Figure 3.12: Victim's description of violent crime incidents experienced
Base: Violent crime incidents (160); Variable: QCRNO
When asked directly why they did not report their experience, as in previous years, victims cited a range of reasons. The most common explanations provided by victims were that:
- they dealt with the matter themselves (47% of unreported violent crime incidents);
- the issue was considered a private, personal or family matter (24%);
- the matter was reported to other organisations or authorities (21%); or
- the experience was too trivial or not worth reporting (21%).
Where incidents did come to the attention of the police, victims received information or assistance about the investigation and the case (where relevant) from the police in about a third of instances (32%).
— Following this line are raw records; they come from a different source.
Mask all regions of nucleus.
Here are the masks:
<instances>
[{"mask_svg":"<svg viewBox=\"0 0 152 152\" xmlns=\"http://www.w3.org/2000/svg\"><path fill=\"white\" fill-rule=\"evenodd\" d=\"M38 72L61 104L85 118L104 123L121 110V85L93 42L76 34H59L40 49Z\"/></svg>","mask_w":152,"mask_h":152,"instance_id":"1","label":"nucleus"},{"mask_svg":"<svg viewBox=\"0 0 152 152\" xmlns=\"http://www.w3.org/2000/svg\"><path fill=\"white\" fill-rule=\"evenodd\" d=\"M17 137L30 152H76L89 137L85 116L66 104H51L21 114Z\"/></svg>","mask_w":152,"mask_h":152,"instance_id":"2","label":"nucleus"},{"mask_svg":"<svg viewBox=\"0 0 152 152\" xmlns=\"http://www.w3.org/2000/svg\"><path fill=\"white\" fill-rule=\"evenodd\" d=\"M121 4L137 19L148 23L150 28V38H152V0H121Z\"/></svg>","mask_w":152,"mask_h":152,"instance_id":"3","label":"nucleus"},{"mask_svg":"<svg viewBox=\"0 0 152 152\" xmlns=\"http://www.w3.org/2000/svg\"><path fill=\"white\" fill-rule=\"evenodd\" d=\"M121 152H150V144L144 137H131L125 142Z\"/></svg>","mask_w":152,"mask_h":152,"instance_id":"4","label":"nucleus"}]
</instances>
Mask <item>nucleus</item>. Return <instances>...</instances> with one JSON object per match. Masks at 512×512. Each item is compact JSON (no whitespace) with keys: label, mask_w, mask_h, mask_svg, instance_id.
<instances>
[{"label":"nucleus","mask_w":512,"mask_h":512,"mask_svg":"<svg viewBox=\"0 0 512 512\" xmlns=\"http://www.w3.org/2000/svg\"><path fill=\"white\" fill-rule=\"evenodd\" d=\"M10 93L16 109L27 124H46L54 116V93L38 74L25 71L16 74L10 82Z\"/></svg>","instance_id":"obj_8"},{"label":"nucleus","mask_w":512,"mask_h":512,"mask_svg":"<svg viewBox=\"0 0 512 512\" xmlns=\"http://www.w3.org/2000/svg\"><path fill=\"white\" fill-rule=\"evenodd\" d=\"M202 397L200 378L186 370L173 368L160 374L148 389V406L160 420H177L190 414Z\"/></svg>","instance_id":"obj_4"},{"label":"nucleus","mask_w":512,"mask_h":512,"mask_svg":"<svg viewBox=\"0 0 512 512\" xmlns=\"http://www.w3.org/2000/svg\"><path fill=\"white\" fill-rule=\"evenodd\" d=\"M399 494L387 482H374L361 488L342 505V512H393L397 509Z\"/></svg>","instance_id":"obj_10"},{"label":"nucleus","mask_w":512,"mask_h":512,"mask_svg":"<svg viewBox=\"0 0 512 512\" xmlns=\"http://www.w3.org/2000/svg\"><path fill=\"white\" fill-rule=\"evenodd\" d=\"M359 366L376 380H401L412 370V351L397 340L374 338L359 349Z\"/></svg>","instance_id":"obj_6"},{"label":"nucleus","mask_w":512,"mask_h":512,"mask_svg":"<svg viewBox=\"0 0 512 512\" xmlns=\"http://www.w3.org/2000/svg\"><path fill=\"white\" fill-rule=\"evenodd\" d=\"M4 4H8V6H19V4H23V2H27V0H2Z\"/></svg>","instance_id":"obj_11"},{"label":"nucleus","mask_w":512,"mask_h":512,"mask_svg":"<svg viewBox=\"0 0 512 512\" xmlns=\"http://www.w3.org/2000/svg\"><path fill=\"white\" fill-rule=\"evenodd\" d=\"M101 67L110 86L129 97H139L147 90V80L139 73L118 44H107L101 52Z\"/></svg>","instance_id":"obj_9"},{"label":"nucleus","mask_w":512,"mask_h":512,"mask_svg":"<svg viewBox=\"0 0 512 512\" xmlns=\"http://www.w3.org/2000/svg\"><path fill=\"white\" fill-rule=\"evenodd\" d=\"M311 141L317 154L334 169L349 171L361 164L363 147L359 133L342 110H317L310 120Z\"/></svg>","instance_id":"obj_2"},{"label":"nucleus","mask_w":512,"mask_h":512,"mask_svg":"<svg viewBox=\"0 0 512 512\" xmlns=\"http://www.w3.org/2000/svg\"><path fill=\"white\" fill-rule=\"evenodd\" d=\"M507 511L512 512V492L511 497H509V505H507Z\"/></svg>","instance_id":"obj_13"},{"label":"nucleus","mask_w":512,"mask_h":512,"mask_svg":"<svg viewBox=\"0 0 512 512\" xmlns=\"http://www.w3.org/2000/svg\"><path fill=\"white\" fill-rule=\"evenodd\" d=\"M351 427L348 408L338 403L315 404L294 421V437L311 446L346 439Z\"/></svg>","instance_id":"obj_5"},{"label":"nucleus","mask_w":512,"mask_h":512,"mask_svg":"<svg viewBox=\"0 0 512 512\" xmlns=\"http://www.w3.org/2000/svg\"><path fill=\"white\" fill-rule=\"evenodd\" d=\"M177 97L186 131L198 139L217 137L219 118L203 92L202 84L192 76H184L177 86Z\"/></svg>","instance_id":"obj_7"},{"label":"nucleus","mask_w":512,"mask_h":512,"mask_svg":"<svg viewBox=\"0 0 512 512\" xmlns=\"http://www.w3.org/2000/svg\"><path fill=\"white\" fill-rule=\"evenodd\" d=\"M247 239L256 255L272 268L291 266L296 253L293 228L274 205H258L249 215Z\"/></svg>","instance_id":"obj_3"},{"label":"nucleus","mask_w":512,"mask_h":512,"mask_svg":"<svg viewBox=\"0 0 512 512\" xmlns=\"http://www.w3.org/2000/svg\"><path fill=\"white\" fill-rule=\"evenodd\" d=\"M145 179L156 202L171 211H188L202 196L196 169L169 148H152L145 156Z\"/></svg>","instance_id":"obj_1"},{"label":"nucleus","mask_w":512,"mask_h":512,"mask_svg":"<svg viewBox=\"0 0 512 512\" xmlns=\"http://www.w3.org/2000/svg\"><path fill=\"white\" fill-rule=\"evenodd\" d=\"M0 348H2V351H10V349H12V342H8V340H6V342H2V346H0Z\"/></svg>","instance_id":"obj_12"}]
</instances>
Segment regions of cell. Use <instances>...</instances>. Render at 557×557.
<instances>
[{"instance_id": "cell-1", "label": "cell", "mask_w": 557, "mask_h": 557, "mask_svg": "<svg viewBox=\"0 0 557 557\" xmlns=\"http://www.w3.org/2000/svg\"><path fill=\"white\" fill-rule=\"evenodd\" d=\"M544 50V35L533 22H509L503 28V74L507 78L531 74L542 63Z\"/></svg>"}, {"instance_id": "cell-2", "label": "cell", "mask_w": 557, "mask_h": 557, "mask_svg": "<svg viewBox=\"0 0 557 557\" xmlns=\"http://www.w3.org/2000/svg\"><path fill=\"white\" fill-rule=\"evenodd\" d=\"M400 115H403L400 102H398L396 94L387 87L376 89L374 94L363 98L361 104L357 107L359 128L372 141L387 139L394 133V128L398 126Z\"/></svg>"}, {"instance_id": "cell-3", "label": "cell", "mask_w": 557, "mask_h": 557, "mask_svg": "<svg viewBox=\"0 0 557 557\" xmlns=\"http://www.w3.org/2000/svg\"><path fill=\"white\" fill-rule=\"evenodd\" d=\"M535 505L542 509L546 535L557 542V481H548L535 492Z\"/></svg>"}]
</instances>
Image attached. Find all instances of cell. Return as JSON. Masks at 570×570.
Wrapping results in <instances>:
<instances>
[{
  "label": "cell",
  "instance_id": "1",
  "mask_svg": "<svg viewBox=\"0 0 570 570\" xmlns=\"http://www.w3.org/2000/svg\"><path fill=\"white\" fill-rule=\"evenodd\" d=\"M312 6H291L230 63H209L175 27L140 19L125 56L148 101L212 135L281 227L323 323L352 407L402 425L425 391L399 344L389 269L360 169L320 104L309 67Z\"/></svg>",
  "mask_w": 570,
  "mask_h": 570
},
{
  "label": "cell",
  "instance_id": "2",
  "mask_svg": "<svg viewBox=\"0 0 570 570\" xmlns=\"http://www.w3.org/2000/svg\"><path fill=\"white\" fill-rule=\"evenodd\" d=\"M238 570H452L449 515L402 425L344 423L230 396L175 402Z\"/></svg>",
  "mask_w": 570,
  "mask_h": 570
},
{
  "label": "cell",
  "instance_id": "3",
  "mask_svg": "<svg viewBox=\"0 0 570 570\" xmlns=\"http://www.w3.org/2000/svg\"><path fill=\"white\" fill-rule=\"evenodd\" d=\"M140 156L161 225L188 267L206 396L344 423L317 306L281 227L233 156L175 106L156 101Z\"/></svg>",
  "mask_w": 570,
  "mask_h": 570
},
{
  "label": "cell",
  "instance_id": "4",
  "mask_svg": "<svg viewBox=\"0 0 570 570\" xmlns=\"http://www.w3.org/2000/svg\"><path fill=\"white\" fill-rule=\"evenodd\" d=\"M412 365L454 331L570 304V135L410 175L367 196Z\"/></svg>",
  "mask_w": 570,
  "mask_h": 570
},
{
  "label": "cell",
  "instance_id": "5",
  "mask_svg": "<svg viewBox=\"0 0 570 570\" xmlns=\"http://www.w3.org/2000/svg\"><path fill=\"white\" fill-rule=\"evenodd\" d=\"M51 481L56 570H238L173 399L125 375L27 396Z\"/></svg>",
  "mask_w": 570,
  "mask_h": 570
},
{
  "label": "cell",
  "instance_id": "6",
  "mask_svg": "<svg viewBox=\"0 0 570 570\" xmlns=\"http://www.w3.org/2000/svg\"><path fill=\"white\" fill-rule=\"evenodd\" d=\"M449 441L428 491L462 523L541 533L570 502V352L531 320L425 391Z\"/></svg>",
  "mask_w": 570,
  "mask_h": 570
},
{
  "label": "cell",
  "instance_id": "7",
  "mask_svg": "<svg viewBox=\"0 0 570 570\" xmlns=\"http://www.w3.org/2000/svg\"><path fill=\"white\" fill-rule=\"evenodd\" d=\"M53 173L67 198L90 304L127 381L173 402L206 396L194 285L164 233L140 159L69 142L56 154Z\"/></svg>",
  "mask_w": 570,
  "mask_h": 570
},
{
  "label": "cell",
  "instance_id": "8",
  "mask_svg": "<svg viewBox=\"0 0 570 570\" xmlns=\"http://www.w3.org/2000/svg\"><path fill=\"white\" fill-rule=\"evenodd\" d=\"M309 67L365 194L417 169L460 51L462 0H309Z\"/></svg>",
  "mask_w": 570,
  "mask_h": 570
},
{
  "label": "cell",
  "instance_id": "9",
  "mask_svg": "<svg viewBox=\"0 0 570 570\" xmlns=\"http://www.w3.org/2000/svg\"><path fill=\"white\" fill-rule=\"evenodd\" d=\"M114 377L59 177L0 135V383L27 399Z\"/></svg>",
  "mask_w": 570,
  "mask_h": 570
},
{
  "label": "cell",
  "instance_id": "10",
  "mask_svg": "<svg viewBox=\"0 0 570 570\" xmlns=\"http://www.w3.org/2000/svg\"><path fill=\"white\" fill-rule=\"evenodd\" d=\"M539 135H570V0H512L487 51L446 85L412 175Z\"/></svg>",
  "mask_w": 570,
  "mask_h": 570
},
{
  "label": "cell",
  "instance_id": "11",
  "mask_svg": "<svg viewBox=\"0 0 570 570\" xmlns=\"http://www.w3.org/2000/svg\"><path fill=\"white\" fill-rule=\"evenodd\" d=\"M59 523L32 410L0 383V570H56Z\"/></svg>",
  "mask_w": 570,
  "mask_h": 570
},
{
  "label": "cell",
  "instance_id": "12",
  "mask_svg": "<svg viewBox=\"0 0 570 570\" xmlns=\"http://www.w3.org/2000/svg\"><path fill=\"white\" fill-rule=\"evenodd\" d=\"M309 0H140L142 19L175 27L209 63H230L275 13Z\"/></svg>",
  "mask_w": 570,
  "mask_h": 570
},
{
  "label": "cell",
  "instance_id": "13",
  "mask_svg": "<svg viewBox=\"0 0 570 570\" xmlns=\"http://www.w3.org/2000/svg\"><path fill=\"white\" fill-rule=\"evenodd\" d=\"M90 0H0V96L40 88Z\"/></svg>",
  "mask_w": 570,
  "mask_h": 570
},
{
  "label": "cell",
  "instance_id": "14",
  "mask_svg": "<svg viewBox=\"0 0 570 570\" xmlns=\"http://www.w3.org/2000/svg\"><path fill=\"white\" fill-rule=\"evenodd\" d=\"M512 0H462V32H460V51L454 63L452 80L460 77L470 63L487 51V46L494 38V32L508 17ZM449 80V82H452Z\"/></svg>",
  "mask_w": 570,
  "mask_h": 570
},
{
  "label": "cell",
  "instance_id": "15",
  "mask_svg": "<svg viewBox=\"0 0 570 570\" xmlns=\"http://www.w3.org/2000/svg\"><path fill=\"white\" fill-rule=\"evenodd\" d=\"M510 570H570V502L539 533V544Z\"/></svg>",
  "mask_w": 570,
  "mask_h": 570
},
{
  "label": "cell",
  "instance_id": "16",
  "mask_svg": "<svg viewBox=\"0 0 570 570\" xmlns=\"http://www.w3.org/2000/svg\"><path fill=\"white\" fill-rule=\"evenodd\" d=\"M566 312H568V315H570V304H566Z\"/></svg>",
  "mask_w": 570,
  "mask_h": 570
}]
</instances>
In just under a quarter of such incidents (23%) respondents received information or assistance from the Witness Service/Victim Support Scotland, and from the Crown Office and Procurator Fiscal Service in slightly more than a tenth (12%). In a little over a third of cases (35%) victims said they had not received information or assistance from any organisation.
What consequences did victims believe offenders should have faced?
Most violent crime victims did not think the offender should have gone to court, but views varied greatly on what action would have been appropriate.
Regardless of whether the incident was reported to the police, victims in just under two-fifths (39%) of all violent crime thought the offender should have been prosecuted in court. This proportion has fallen from 52% in 2008/09, and is lower than the proportion of property crime victims in 2016/17 who thought offenders should have been prosecuted in court (52%).
More than two-fifths (42%) of those who did not think court was appropriate said nothing should have happened to the offender, whilst 23% thought they should have been made to apologise for their actions. On the other hand, half (50%) of those who thought the offender should have gone to court believed they should have received a prison sentence.